Complete the following
1) In the documentation on seeding and batching, what value does prmi_minimizer_32mer return when len is less than 32?
2) Carry on the documentation on seeding and batching from its final sentence.

Exercise passage

....

Pivots whose 32-mer window would extend past the end of the read are skipped automatically (the corresponding output slot is k=0, l=0, s=0). All other pivots are resolved with the same SIMD-accelerated smem_range path used by the single-key API.

For minimizer-window seeding (reduces seed count by ~W relative to dense tiling):

for (uint64_t offset = 0; offset + window_size <= read_len; offset += window_step) {
    uint64_t mkey, moff;
    if (prmi_minimizer_32mer(&read[offset], window_size, &mkey, &moff) == 0) {
        uint64_t abs_off = offset + moff;   /* absolute pivot in read */
        uint64_t k, l, s;
        prmi_smem_range_packed(idx, &read[abs_off], 32, pac, pac_num_bases, &k, &l, &s);
        /* ... chain (k, l, s) hit at position abs_off ... */
    }
}

prmi_minimizer_32mer extracts the lexicographically-smallest 32-mer from bases[0..len] and writes its tokenized key and starting offset to the out-pointers. Returns 0 on success; -1 if len < 32.

The 32-mer key constraint is unchanged — long reads use 32-base prefixes at each pivot or minimizer window. The Rust equivalents are LearnedIndex::smem_range_long_read[_packed] and prmi::encoding::minimizer_32mer.

Batching

v0.1 exposes both single-key and batch C APIs. prmi_smem_range_batch (unpacked pac) and prmi_smem_range_batch_packed (2-bit packed pac) accept a flat count * 32 byte buffer of queries and three parallel out_k/out_l/out_s arrays of count u64s each. The single-key prmi_smem_range and prmi_smem_range_packed functions are preserved unchanged. Both single-key and batch paths delegate to the same SIMD-accelerated resolve_one inner loop and produce bit-identical results.

....

Dataset entries
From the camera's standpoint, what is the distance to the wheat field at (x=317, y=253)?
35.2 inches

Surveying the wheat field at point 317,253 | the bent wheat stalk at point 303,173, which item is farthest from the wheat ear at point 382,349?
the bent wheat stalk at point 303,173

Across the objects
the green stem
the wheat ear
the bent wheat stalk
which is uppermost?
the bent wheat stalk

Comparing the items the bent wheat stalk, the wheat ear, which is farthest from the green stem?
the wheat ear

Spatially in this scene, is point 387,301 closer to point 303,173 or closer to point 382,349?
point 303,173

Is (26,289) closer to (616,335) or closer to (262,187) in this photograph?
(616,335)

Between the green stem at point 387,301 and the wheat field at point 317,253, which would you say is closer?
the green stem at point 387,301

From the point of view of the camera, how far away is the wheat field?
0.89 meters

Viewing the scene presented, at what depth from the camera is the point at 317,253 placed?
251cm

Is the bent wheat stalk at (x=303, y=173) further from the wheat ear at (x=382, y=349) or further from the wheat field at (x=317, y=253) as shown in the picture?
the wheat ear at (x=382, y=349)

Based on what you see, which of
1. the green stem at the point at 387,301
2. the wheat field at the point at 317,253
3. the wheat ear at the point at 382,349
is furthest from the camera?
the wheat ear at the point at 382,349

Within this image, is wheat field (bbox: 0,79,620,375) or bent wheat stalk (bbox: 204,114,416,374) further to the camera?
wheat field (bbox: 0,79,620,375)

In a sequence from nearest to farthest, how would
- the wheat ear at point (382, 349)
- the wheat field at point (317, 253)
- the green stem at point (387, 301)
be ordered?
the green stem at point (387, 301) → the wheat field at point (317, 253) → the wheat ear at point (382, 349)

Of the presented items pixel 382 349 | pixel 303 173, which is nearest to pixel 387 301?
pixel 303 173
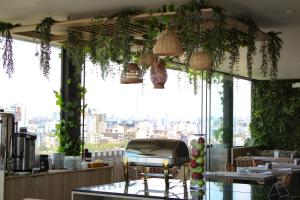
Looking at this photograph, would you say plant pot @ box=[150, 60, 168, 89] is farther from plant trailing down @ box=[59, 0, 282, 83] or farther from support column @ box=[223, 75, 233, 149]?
support column @ box=[223, 75, 233, 149]

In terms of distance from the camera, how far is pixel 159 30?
541cm

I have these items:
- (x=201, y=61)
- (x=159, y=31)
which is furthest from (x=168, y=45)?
(x=159, y=31)

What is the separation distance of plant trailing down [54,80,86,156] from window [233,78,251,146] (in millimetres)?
5591

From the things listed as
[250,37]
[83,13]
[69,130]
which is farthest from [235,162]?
[83,13]

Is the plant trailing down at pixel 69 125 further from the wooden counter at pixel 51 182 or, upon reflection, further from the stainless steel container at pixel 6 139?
the stainless steel container at pixel 6 139

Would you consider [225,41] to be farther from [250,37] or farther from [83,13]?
[83,13]

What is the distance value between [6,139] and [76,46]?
1.42m

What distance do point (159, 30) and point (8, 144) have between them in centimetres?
215

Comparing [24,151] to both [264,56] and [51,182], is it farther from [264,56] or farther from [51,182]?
[264,56]

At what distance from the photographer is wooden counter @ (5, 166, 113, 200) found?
17.9 feet

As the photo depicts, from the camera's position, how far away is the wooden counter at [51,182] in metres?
5.46

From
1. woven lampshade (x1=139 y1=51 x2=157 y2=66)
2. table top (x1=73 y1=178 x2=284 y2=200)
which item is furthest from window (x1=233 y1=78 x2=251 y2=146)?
table top (x1=73 y1=178 x2=284 y2=200)

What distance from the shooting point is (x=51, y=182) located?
19.6 feet

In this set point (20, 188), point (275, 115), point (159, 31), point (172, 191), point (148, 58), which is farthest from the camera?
point (275, 115)
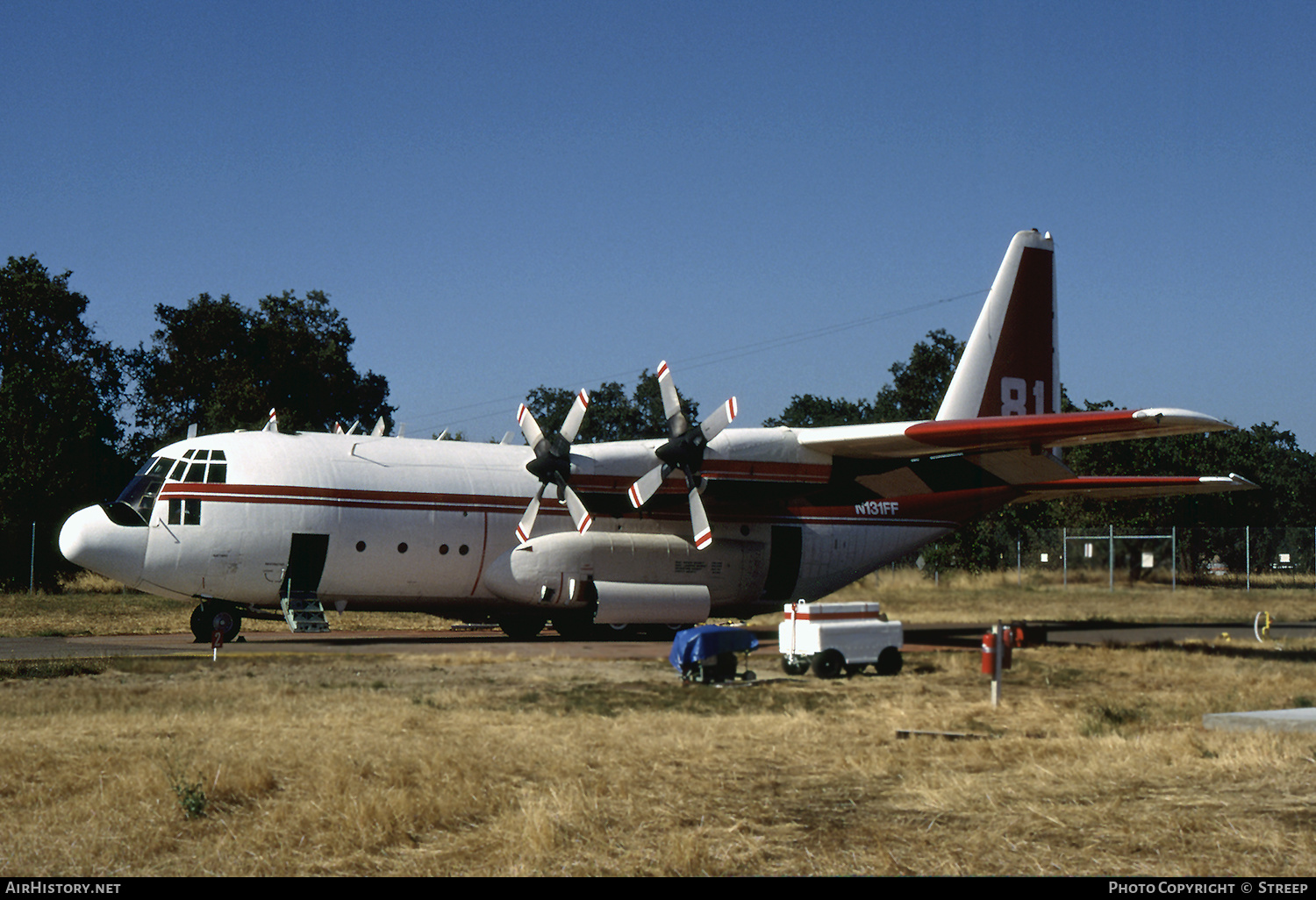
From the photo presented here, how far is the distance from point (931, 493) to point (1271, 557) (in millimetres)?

....

Responses to the tasks
1) It returns -1.

2)
Repeat masking

Real-genome references contain degenerate regions (N-runs, homopolymers, tandem repeats) that collapse many SA positions to identical 32-mer keys. Training on those positions inflates max_error_bound without improving lookup quality for meaningful queries. Three masking flags let the trainer skip degenerate (key, SA-index) pairs:

Flag Default What it drops
--no-mask-n-runs off (N-run masking is on by default) 32-mer windows that cover any N base
--mask-homopolymers K off windows containing a run of the same base of length ≥ K
--mask-bed PATH off SA positions falling in BED intervals (0-based, half-open)
# Default build: N-runs masked automatically
prmi build ref.fa

# Opt out of N-run masking (e.g. to measure the raw effect)
prmi build ref.fa --no-mask-n-runs

# Mask N-runs + poly-A/T runs of ≥ 20 bp
prmi build ref.fa --mask-homopolymers 20

# Mask N-runs + a RepeatMasker/TRF BED file
prmi build ref.fa --mask-bed repeats.bed

The SA on disk is never affected — it always contains all genome-region entries. Masking only narrows the (key, SA-index) pairs used to fit the model and compute max_error_bound. Queries over masked positions still produce predictions; the error bound applies to unmasked queries only. The .meta file records which masks were active ([sa] masked_n_runs, masked_homopolymers, masked_bed).

When using --mask-bed, overlapping intervals in the BED file are merged at parse time, so a BED with redundant or overlapping regions (e.g. RepeatMasker output) is handled correctly without preprocessing.

Priors (target-aware training)

Masking removes training pairs entirely. A prior keeps all pairs but biases the model fit toward a region of interest, trading tighter in-region error for potentially looser out-of-region error. Use --prior-bed when you have a target-capture BED and want the learned index to be most accurate over those intervals:

Flag Default Effect
--prior-bed PATH off Weight training pairs inside the BED intervals by --prior-bed-weight during model fitting
--prior-bed-weight W 10.0 Multiplier (must be > 0) applied to in-BED pairs
# Build with BED prior (target-capture scenario)
prmi build ref.fa --prior-bed targets.bed

# Adjust the weight (higher = tighter in-BED error, at the cost of out-of-BED)
prmi build ref.fa --prior-bed targets.bed --prior-bed-weight 20.0

# Combine masking and prior: mask repeats, bias toward target regions
prmi build ref.fa --mask-bed repeats.bed --prior-bed targets.bed

The --prior-bed and --mask-bed flags must reference different files. The .meta file records the active prior under [priors] type = "bed", along with the BED path and weight.

FASTQ histogram prior (workload-aware training)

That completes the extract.